▶ **Record excerpts**:
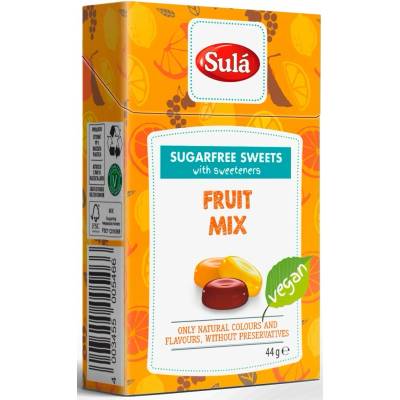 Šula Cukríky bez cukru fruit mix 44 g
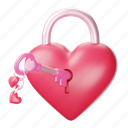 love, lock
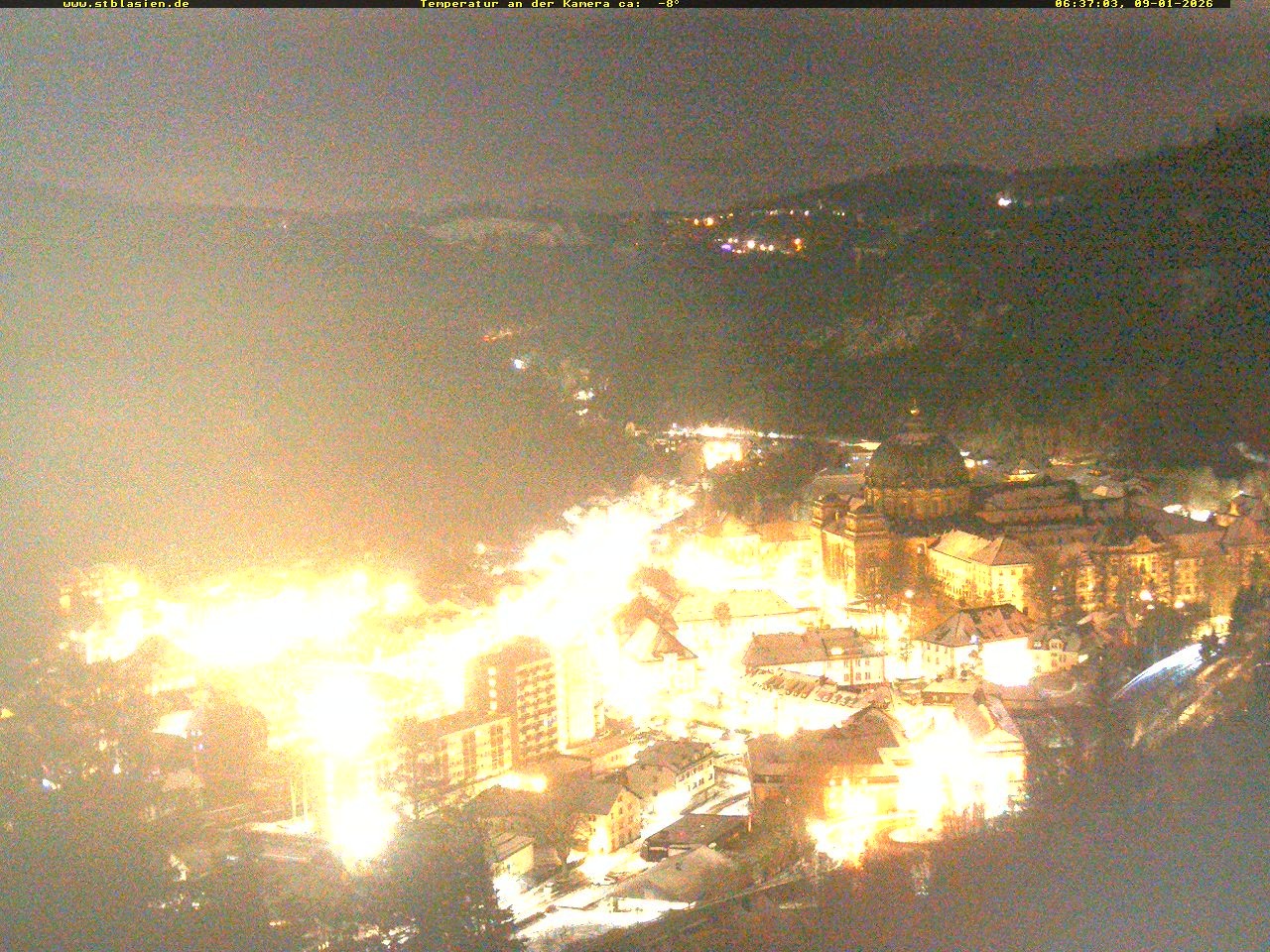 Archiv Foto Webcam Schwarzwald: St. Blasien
...
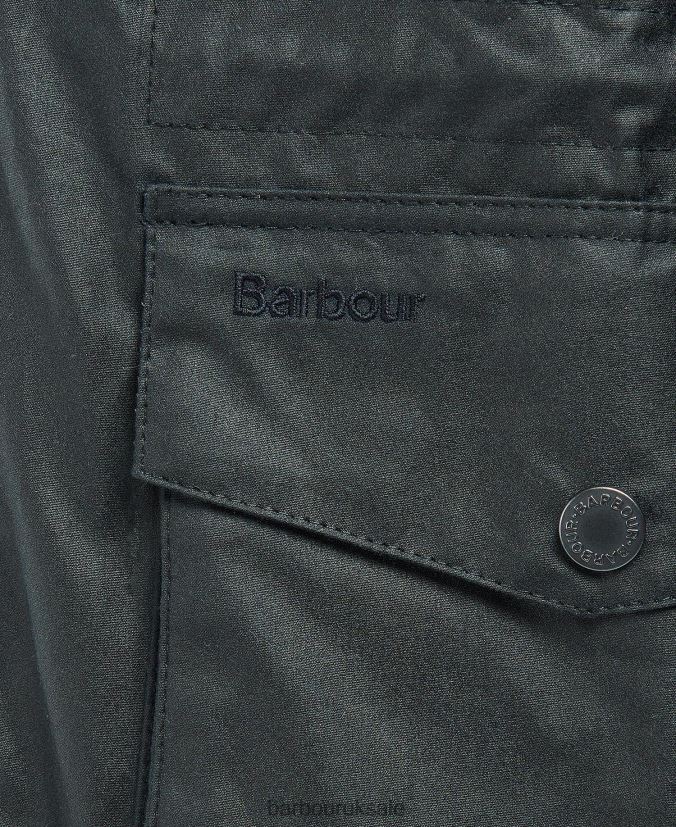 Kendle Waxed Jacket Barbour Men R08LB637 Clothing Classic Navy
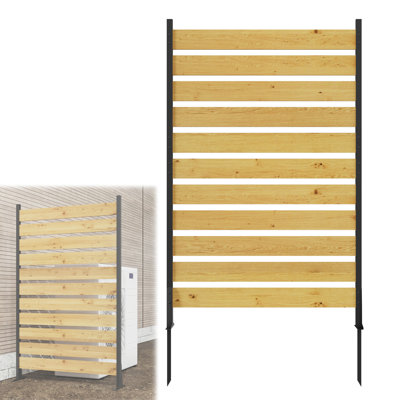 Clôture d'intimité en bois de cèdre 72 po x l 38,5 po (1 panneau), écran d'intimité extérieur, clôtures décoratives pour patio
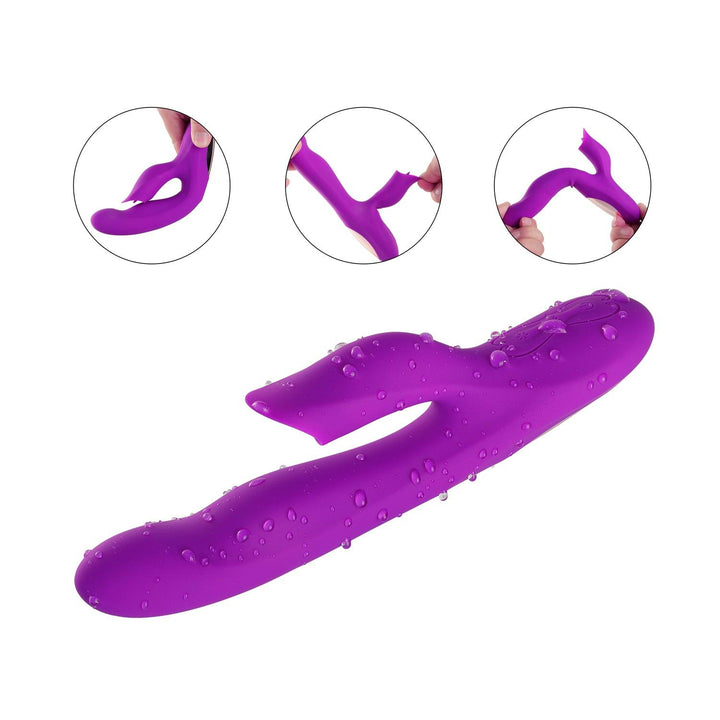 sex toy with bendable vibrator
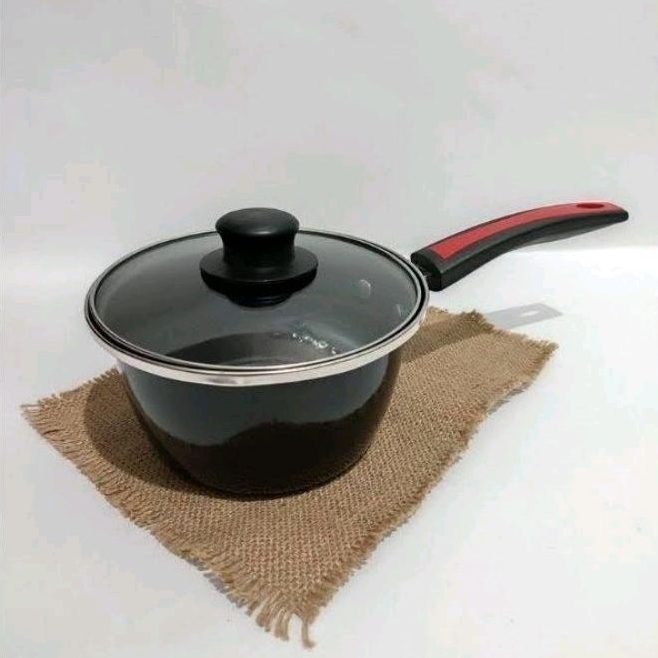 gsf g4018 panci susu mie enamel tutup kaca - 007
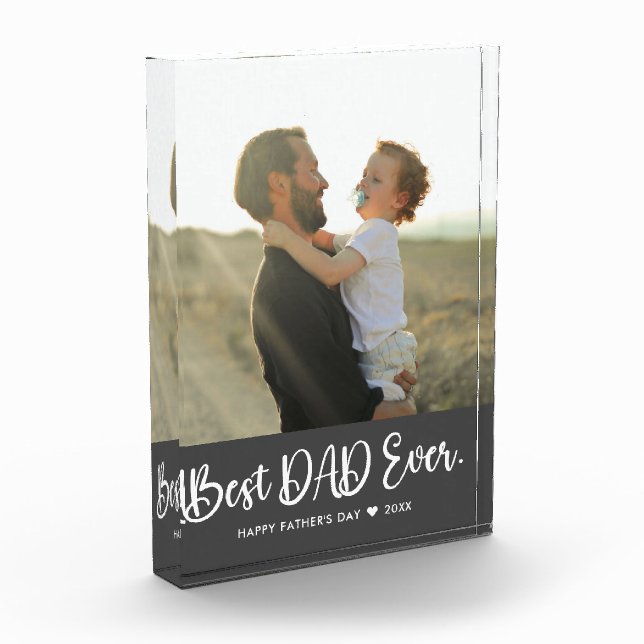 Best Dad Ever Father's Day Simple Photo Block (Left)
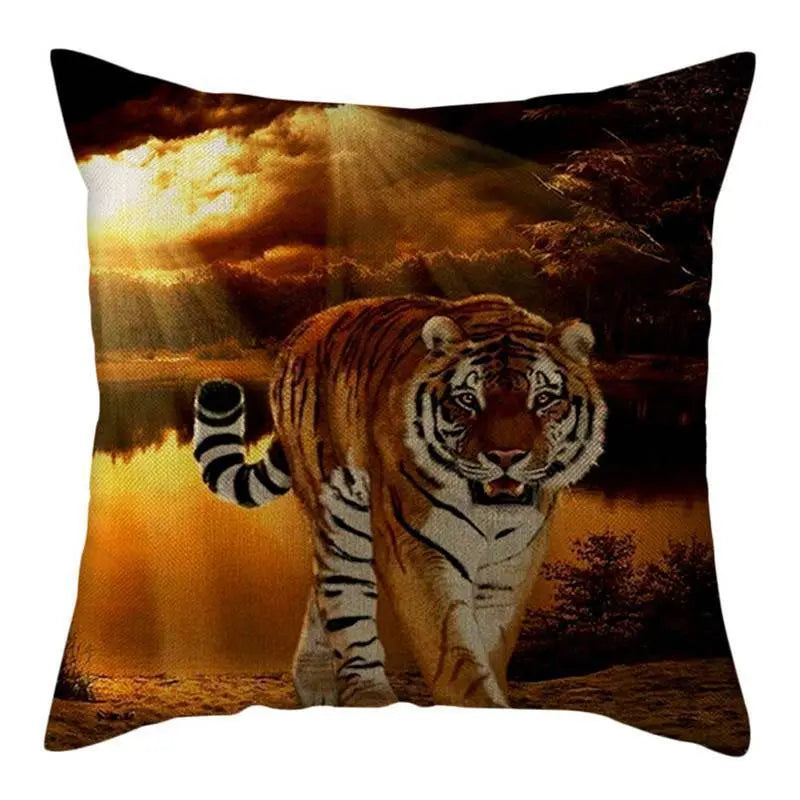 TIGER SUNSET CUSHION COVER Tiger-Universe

▶ **Exercise brief**:
Copy the items from the line with "Kendle Waxed Jacket" up to and including the line with "TIGER SUNSET CUSHION COVER Tiger-Universe", leaving out the pictures.

▶ **Solution below**:
 Kendle Waxed Jacket Barbour Men R08LB637 Clothing Classic Navy
 Clôture d'intimité en bois de cèdre 72 po x l 38,5 po (1 panneau), écran d'intimité extérieur, clôtures décoratives pour patio
 sex toy with bendable vibrator
 gsf g4018 panci susu mie enamel tutup kaca - 007
 Best Dad Ever Father's Day Simple Photo Block (Left)
 TIGER SUNSET CUSHION COVER Tiger-Universe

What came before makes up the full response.